Consider, on a rectangle ($0<x<L,\ 0<y<H$) $$\begin{cases} \triangledown^2u=Q(x,y), \text{on $D$}\\ \triangledown u \cdot\vec{n}=0\ \text{on $\partial D$} \end{cases}$$ Solve using the method of eigenfunction expansion.
So we wish to use the method of eigenfunction expansion. I am however stuck using the boundary conditions for this problem. So the idea is that we use the method of seperation of variables, which results in:
$$\begin{cases} \triangledown^2\phi=-\lambda\phi\ o\text{n}\ D\\ \phi\cdot\vec{n}=0\ \text{on}\ \partial D \end{cases} \\ u(x,y)=\sum_ia_i\phi_i$$
Could anyone give me a hint on how to continue this problem? I presume I need the Divergence theorem, which states (for this problem):
$$-\lambda\iint_D\phi dV=\iint_D \triangledown^2\phi dV\\=\oint_{\partial D}\triangledown\phi\cdot\vec{n}dV=0$$ But I am not sure how to continue with this result.

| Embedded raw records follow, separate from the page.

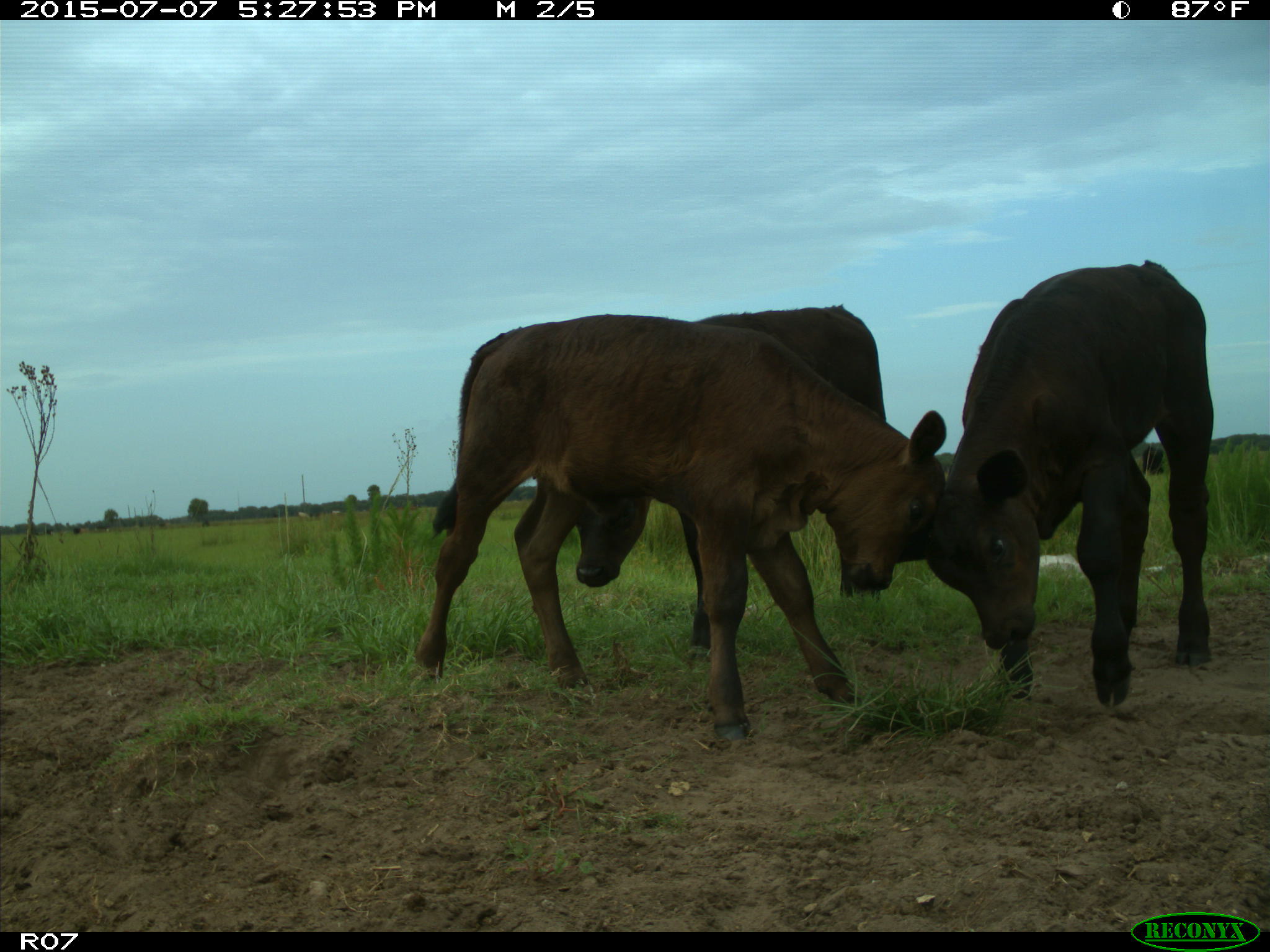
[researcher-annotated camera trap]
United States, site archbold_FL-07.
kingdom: Animalia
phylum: Chordata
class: Mammalia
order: Artiodactyla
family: Bovidae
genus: Bos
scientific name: Bos taurus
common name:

Begin with $\nabla^2\phi = \lambda \phi$. Use separation of variables in $xy$-plane. Then you get the set of eigenfunctions. Write most general form of expansion and impose boundary conditions. Then construct Green function in terms of eigenfunctions. With the Green function, and $Q(x,y)$ as source, find solution $u(x,y)$.